Free Nights, Premium Suites


Redeem for premium suites

Hyatt has always been one of the better companies when it comes to redeeming for suites. Standard suites have generally sold at a 60% premium (in points) to regular rooms, and you could use points to upgrade from a paid standard room.

Now, Hyatt is adding premium suites to the list of rooms that you can redeem for. A “premium suite” is just what it sounds like, a suite that is nicer than the standard of a room and a living room. Each hotel will decide what defines a “premium” product, but for those who need more room than just a regular pair of rooms, it could offer a great option. In particular, families may want to consider this option, although it may also be a good one for hosting an event.

Cash And Points Awards


The new points and cash regime

And, on the downside…

Most hotels (and some airlines) offer a reward feature known as “cash and points.” Rather than paying for your room outright or using a slug of points to pay for it, you can split the difference. At Hyatt, for a given number of points, plus a fixed co-pay, you’d get your room. They’ve changed the formula a bit: Now, you pay a given number of points plus half of the cash price. The problem is, those rooms at the top often sell for a heck of a lot of money, and 1/2 of the cash price could be more than the fixed charge. The sweet spots were category 5-6 rooms, which offered a lot more value than the Cat 7 properties, who charged 30,000 points plus $300 for a redemption.
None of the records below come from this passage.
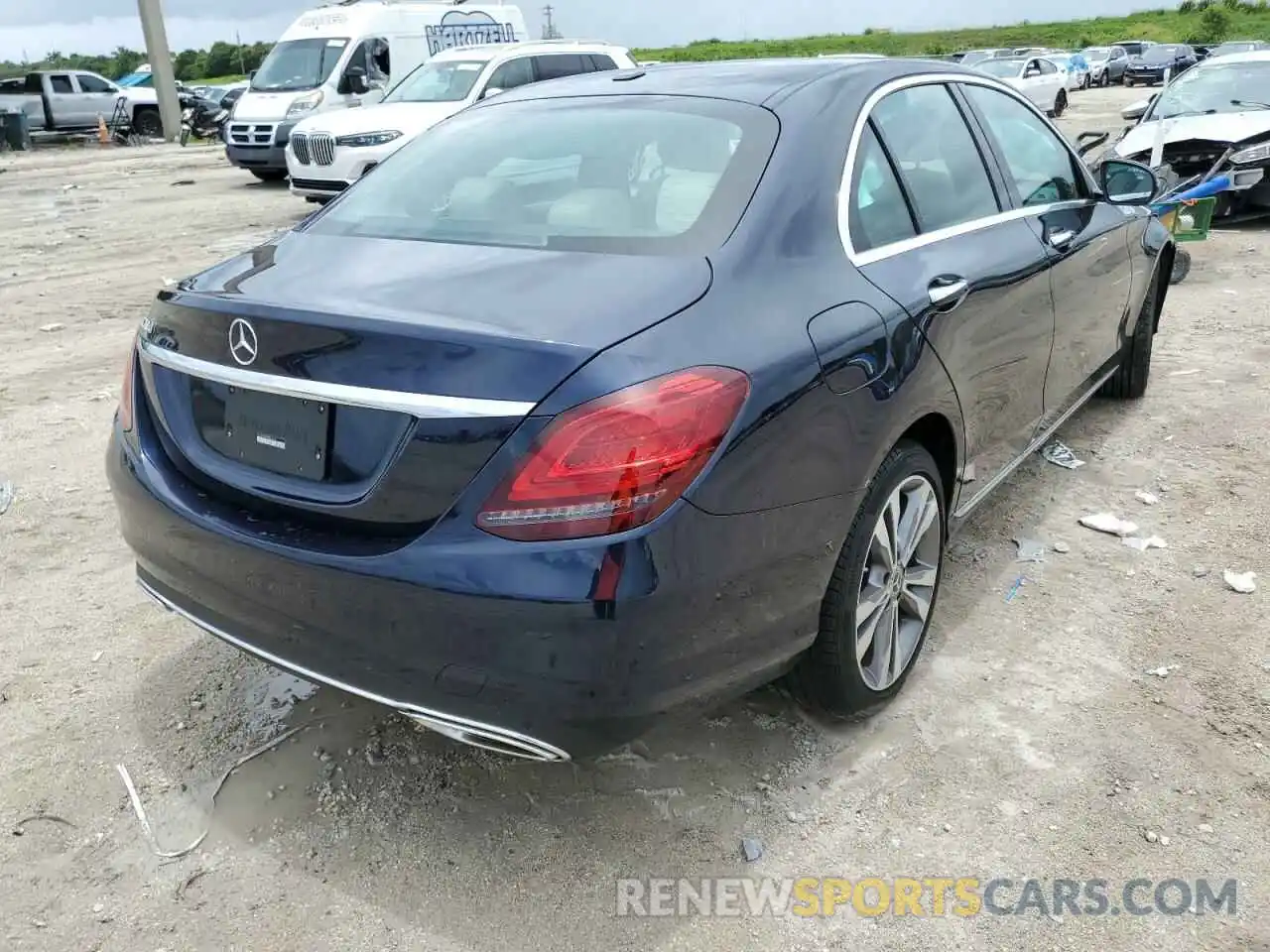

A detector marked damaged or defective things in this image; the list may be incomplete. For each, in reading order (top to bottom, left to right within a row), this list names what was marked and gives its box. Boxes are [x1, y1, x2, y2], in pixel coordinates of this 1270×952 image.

crushed vehicle [1111, 50, 1270, 219]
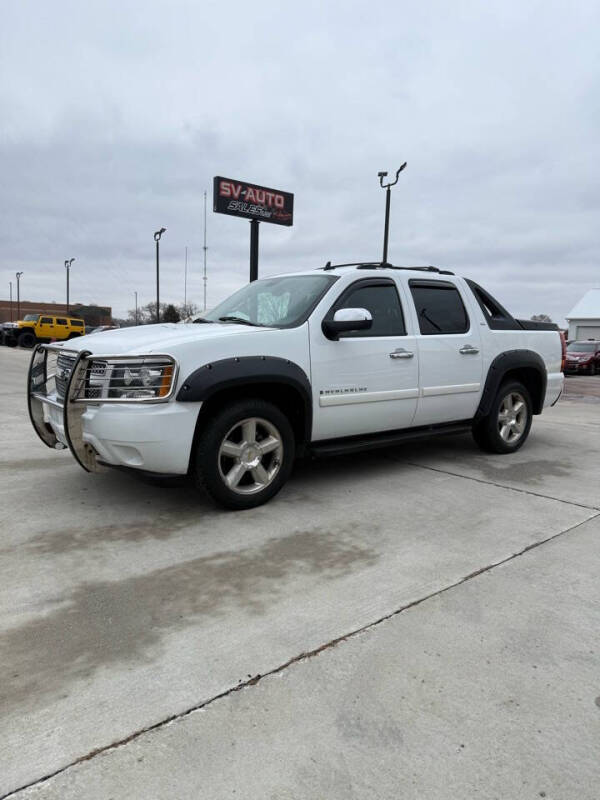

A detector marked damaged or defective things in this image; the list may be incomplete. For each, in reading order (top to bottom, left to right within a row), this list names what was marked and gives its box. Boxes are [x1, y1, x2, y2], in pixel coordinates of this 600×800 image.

pavement crack [398, 460, 600, 510]
pavement crack [4, 512, 600, 800]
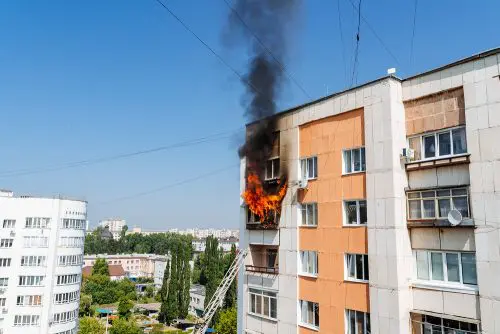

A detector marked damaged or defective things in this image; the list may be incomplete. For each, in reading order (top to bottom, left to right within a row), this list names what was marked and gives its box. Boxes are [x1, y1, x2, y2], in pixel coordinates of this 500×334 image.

fire damage [225, 0, 298, 227]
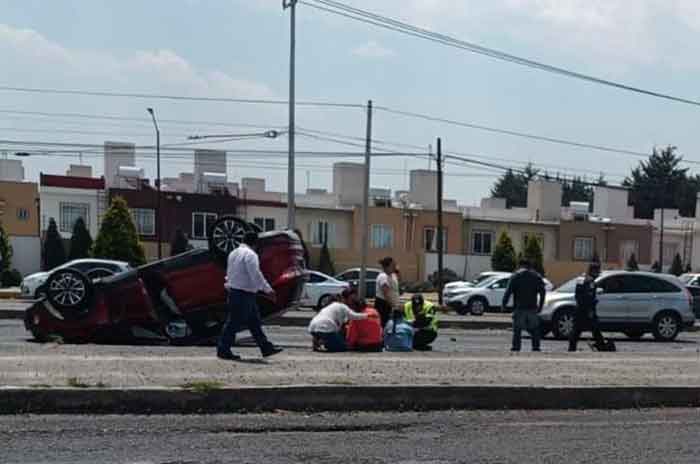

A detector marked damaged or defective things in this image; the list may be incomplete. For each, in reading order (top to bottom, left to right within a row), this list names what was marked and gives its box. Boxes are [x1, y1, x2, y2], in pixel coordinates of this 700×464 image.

overturned red car [23, 216, 306, 342]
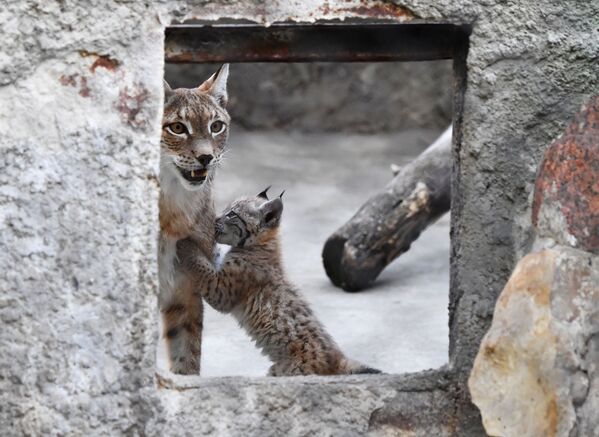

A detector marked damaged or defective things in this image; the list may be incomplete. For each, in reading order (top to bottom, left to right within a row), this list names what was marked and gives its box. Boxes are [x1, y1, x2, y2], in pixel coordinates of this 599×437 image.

rusty metal frame [164, 22, 468, 63]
Now that the pricing portion of the equation is variable, however, you’re going to be subject to the whims of the market. If you are traveling at a non-peak period, you could actually come out ahead, if the room was cheap to begin with. For instance, a Category 6 hotel would have had a fixed co-pay of $150 in a C&P situation. If that room is selling for $250 in a non-peak period, your co-pay is now 50%, or $125. If you’re trying to get that same room over Christmas break, however, look out below. The room price will be through the roof.

Bottom line: Hotels (and airlines) are finding that they are being rewarded by their customers for offering more choices than ever. What you pay for those choices, though, might be less thrilling.